REQUIRED WORK: Copy word for word the stretch of the PPP lending commentary from "Referring their own" through "60 million employees.".

Surprisingly, a major credit union service organization (CUSO) specializing in SBA loans is quoted in CU Management Magazine saying they don’t consider the PPP/EIDL an opportunity for the credit union movement, suggesting to “…refer members who want those loans to another lender, typically a larger bank or credit union that is already an approved SBA lender.”  Why would a financial institution refer an existing borrower to a competitor rather than strengthening their own stressed portfolio with the government-guaranteed PPP/EIDL loans?

Referring their own business customers to a competitive financial institution puts both their balance sheet and their client relationships at risk.

The SBA creates its own set of bottlenecks.  Unfortunately, the SBA’s own web site presumes an in-person applicant, directing SMBs searching for an approved lender to a list of physical branches by zip code, many of which by our test were closed until further notice. No website links to online lenders are provided.

A significant challenge is looming for smaller credit unions, not because of making bad loans but because they can’t scale digitally to support their own customers that need help now.  Time is of the essence because of the estimated 31 million SMBs qualifying for PPP/EIDLs, many hold less than 10 days’ revenue to cover the payrolls of more than 60 million employees.

Woe is the small business that doesn’t have an existing relationship with a digitally-equipped SBA-approved lender.  This is demonstrated by the misguided lawsuit brought against Bank of America for prioritizing their existing small business borrowers.  Bank of America is actually a shining example for other heritage banks to follow; making the application, origination and funding process totally online without the need to visit a branch and violate social distancing guidelines.  Rather than punishing those who were able to stand up the PPP program quickly, attention should be focused on enabling every other lender to do this, including fintechs. The underlying problem is not favoring one’s own customers, it is the fact that only about 1,700 banks and credit unions out of a pool of over 10,000 in the USA are certified to originate the SBA loans.  PayPal finally gained SBA approval last week to join them.  If Apple can provision an Apple Card in under 3 minutes with Goldman Sachs or Google can open a bank account instantly for any participating financial institution online, then for the greater good maybe fintech innovators should be conscripted now to facilitate online PPP/EIDL loan production, as GM is for ventilators, because this too will save lives & livelihoods.  And shouldn’t a financial institution lending to small businesses already meet the standards & requirements for SBA certification?  A role for the Defense Production Act?

RECORDED DATA:
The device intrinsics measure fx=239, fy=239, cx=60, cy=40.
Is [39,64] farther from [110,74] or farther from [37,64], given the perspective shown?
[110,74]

SOLVED PROBLEM:
Referring their own business customers to a competitive financial institution puts both their balance sheet and their client relationships at risk.

The SBA creates its own set of bottlenecks.  Unfortunately, the SBA’s own web site presumes an in-person applicant, directing SMBs searching for an approved lender to a list of physical branches by zip code, many of which by our test were closed until further notice. No website links to online lenders are provided.

A significant challenge is looming for smaller credit unions, not because of making bad loans but because they can’t scale digitally to support their own customers that need help now.  Time is of the essence because of the estimated 31 million SMBs qualifying for PPP/EIDLs, many hold less than 10 days’ revenue to cover the payrolls of more than 60 million employees.